HCL Workload Automation for Z and RACF®

HCL Workload Automation for Z performs security checking at the controller for GET, PUT, and DEL requests, for all ATPs that use the API. To establish a conversation, your ATP must supply a user ID and password, and optionally a profile that indicates the RACF® user group. The user ID must have the required level of access.

For CREATE requests, HCL Workload Automation for Z does not perform security checking, because the request could be directed to more than one HCL Workload Automation for Z subsystem where security rules differ. You can prevent unauthorized use of CREATE requests through APPC security mechanisms by protecting the LU and the TP name.

You can protect access to HCL Workload Automation for Z resources at these levels:
  1. The HCL Workload Automation for Z subsystem resource
  2. Fixed resources
  3. Subresources.
Access at one level determines the default access to the next level. The default is used if the required resource is not protected at the following level. To use the API, you must have at least read access to the HCL Workload Automation for Z subsystem, which is defined in the APPL class. GET, PUT, and DEL requests require this access to fixed resources:
GET
CP read. SR read is also required to retrieve special resource information.
PUT
CP update is required for CP_OPER_EVENT, CP_OPINFO_EVENT, and CP_WS_EVENT. Additionally, EXEC update is required to request the EXEC command. BKP update is required for BACKUP_EVENT.
DEL
Requires the same access as PUT.

You can further restrict access by specifying subresources, which are described in Subresource Protection for Requests through the API.

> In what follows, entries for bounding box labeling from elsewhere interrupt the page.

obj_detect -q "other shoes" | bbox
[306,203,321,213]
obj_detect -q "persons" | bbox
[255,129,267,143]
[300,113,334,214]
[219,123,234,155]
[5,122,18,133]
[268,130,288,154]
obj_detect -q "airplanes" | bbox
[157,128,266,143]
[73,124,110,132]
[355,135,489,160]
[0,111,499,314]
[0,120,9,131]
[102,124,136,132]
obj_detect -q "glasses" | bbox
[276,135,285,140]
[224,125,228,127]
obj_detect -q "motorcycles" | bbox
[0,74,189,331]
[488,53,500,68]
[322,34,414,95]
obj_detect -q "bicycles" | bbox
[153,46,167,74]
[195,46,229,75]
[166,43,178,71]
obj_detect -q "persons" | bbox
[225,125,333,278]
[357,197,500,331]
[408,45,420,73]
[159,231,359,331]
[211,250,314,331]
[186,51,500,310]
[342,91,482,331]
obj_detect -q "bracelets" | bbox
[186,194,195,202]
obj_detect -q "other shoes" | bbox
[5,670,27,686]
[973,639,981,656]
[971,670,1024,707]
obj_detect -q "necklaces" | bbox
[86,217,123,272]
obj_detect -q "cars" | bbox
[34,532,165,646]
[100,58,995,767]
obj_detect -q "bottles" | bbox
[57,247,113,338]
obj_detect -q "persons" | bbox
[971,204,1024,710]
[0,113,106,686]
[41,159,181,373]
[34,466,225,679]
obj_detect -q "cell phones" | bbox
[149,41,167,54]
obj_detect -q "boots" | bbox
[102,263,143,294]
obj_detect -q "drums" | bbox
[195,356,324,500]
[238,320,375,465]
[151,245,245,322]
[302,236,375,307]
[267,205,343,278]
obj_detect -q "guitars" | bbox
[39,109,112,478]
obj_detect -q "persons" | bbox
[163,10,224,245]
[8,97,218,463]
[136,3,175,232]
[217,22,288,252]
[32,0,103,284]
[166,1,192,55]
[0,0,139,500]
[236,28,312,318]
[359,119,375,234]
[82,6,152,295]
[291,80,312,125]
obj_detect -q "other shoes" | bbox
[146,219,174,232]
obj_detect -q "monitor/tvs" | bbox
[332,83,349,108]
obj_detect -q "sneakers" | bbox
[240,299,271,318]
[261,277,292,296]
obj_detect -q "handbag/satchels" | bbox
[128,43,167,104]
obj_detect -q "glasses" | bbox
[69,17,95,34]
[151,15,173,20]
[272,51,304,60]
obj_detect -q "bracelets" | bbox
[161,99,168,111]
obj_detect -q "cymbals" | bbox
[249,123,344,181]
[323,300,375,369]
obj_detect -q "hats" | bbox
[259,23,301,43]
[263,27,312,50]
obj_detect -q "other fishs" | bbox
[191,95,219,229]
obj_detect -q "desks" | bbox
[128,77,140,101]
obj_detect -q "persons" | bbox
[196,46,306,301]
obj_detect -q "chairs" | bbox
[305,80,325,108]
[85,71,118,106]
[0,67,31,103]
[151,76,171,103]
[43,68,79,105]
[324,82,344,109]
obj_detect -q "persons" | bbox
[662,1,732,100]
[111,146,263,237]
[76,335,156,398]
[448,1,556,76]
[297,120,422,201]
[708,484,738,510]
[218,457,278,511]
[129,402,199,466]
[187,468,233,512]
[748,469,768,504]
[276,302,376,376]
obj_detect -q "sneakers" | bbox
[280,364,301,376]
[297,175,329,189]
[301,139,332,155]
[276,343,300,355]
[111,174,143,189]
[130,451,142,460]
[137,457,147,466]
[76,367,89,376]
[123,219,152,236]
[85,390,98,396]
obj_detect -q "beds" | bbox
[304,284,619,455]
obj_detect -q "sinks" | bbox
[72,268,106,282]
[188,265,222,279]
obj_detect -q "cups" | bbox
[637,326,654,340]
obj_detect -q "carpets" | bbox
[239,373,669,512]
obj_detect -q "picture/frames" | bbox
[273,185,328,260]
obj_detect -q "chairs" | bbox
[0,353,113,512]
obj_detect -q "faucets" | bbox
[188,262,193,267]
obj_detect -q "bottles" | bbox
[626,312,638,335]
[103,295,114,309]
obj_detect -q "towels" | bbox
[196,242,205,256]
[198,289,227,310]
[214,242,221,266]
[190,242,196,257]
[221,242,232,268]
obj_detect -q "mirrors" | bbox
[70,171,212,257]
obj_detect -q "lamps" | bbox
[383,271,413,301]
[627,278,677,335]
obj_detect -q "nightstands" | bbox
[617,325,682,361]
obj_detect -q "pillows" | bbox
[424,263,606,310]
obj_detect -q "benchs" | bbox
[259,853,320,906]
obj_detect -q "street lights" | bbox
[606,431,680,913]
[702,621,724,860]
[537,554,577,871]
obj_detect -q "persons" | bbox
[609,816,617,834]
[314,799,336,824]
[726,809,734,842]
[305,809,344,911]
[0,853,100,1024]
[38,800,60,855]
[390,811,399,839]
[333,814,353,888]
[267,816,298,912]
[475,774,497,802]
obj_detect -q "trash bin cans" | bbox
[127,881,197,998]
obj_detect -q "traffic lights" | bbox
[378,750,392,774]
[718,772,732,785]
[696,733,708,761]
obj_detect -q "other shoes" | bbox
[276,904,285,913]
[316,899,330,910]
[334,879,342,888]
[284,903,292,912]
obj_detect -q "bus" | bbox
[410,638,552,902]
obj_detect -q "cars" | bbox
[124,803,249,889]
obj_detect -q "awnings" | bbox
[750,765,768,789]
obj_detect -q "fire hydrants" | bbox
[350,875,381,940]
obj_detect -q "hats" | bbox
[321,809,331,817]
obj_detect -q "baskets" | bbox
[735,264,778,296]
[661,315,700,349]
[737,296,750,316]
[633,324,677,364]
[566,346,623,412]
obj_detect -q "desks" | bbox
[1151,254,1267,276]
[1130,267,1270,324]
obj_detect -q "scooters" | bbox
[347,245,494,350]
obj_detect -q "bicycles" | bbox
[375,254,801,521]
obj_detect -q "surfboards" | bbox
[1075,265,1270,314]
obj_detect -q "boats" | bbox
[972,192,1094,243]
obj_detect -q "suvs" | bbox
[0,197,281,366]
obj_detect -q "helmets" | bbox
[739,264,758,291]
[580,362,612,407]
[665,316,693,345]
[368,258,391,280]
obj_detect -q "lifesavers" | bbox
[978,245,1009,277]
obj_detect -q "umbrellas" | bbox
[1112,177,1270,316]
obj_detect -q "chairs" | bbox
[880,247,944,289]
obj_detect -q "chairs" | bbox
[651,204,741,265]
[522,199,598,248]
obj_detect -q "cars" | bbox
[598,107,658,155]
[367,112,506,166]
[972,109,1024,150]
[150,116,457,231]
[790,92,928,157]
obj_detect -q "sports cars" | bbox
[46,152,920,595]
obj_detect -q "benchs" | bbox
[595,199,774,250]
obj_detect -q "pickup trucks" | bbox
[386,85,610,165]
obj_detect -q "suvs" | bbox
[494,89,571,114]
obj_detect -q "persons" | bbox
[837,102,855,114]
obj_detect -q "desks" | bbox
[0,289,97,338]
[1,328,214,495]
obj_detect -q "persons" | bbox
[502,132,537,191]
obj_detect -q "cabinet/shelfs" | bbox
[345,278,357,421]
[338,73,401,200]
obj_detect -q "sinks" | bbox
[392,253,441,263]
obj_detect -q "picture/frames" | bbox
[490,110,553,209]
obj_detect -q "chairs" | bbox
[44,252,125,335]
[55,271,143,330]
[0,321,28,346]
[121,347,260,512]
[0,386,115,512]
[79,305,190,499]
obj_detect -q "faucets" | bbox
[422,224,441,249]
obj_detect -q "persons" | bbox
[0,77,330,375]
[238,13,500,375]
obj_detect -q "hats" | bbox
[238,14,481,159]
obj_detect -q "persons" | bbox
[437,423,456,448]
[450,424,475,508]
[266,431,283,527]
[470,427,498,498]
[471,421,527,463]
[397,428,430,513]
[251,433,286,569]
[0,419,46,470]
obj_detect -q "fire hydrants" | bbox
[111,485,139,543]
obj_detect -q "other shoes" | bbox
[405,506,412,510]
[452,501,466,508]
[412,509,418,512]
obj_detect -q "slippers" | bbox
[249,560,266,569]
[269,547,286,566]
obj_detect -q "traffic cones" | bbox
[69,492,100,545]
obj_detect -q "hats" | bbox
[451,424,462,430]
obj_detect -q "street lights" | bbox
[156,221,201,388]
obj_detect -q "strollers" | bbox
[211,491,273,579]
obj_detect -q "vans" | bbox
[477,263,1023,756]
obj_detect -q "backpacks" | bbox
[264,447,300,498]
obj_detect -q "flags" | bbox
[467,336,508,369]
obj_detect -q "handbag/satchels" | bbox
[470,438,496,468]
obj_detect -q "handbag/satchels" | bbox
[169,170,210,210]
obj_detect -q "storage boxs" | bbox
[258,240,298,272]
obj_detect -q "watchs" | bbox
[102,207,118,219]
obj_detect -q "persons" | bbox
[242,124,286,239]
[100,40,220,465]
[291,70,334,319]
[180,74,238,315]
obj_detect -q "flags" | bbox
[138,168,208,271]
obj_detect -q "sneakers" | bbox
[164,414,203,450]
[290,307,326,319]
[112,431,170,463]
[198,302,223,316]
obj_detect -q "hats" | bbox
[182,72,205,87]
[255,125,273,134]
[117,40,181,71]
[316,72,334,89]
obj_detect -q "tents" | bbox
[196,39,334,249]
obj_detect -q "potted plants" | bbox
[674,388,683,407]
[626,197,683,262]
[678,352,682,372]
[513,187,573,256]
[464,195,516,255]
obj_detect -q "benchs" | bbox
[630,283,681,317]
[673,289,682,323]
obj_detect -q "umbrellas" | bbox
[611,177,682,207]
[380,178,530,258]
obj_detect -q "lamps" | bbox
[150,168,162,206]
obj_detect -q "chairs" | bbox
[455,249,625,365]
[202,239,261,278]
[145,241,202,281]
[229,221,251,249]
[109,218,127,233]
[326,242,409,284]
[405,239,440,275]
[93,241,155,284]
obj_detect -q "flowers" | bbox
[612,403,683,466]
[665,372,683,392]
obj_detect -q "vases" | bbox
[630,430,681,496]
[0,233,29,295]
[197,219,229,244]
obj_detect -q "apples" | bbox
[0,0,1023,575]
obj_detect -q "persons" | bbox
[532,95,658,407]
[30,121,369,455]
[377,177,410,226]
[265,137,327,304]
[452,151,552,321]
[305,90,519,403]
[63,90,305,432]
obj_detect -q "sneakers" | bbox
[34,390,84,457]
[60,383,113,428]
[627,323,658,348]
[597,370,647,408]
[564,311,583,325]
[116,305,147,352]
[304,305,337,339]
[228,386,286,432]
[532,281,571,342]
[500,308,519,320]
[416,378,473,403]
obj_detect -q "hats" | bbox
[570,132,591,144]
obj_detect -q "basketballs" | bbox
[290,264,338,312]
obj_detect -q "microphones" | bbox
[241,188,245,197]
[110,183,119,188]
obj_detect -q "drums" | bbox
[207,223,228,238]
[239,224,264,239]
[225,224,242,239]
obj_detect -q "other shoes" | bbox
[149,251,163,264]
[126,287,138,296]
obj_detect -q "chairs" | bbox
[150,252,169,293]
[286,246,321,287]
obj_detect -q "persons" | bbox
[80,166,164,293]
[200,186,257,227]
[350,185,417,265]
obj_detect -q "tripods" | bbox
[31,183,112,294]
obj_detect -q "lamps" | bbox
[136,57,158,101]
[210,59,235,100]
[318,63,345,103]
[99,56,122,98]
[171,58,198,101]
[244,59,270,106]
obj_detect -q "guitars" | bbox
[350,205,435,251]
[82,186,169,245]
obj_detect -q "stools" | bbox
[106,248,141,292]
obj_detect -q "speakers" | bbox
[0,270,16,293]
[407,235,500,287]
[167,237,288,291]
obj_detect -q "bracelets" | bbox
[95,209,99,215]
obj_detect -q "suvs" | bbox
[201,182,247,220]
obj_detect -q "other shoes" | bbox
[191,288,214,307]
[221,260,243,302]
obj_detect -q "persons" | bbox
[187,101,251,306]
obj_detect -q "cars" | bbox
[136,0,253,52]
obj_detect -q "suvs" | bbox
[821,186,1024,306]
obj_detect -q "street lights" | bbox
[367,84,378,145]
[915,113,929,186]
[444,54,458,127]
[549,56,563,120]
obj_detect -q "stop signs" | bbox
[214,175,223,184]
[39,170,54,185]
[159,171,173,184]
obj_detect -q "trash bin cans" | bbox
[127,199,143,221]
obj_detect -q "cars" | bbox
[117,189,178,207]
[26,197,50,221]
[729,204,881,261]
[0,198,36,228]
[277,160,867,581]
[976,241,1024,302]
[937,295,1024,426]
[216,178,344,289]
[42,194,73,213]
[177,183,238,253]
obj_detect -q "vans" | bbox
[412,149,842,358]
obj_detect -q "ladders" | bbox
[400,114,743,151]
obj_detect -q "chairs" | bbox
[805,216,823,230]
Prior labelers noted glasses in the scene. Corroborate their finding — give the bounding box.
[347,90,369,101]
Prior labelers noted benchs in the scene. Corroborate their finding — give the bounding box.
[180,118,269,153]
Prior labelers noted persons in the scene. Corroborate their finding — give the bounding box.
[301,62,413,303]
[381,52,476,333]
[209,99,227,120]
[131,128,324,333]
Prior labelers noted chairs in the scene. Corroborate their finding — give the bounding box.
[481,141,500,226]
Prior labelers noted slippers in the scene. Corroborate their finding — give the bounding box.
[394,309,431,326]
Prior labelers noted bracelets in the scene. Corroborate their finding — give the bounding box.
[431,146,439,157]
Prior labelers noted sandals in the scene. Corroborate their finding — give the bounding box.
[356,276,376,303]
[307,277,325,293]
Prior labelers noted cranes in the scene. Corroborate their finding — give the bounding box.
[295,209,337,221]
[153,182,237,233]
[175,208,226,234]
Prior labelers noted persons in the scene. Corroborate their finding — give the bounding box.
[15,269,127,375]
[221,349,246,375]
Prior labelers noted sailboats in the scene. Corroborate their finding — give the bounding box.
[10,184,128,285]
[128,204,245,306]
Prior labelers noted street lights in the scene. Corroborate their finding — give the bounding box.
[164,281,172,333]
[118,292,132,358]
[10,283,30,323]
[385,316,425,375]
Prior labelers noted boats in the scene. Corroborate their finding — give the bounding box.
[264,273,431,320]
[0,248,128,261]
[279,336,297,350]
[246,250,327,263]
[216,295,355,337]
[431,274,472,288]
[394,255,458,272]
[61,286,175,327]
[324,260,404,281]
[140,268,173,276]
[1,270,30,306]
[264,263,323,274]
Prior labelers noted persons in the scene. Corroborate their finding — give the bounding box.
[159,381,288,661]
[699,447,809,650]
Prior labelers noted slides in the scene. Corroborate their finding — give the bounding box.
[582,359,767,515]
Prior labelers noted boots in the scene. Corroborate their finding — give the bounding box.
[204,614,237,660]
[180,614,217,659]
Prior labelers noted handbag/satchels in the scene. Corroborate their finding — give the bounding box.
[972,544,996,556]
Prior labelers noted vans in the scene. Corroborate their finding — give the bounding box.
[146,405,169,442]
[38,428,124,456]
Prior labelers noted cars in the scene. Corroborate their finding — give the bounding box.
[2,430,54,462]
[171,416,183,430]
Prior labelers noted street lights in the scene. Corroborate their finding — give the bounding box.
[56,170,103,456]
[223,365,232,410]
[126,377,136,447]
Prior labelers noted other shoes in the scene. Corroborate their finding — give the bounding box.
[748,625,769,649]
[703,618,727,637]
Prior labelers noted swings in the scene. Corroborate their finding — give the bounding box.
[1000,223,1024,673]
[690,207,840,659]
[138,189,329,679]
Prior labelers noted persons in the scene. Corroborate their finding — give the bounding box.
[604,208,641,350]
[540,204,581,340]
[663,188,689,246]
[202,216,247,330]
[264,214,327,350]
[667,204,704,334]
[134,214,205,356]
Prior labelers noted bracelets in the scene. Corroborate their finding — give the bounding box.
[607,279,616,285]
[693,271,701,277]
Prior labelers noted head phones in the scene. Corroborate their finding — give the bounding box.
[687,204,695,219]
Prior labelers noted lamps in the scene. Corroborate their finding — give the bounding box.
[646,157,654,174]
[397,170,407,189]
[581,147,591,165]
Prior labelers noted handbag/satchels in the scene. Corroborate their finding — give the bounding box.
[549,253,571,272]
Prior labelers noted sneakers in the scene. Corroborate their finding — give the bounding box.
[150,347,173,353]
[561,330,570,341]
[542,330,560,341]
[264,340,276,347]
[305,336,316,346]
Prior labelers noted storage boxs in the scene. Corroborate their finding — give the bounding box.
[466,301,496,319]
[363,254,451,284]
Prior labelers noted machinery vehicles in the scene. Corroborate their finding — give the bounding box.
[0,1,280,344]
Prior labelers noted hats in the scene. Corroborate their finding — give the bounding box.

Table 1. Subresource Protection for Requests through the API
Fixed resource Subresource Description
CP CP.ADNAME Application name
CP.GROUP Application authority group ID
CP.JOBNAME Operation job name
CP.OWNER Application owner
CP.WSNAME Workstation name
CP.ZWSOPER Workstation name used by an operation
CP.CPGDDEF Group definition ID name
RL RL.ADNAME Occurrence name
RL.OWNER Occurrence owner ID
RL.GROUP Occurrence authority-group ID
RL.WSNAME Current-plan workstation name
SR SR.SRNAME Special resource name
Note: If you restrict access at the subresource level, selection criteria will find only those instances of an object that both match the selection criteria and that the user ID has access to.

If a request is denied for READ access to the HCL Workload Automation for Z subsystem resource or to a fixed resource, you receive CPI-C return code CM_SECURITY_NOT_VALID and the conversation is deallocated. Other security failures result in an error buffer with reason code 512 and the conversation remains allocated.

For a detailed explanation of security considerations, see Customization and Tuning.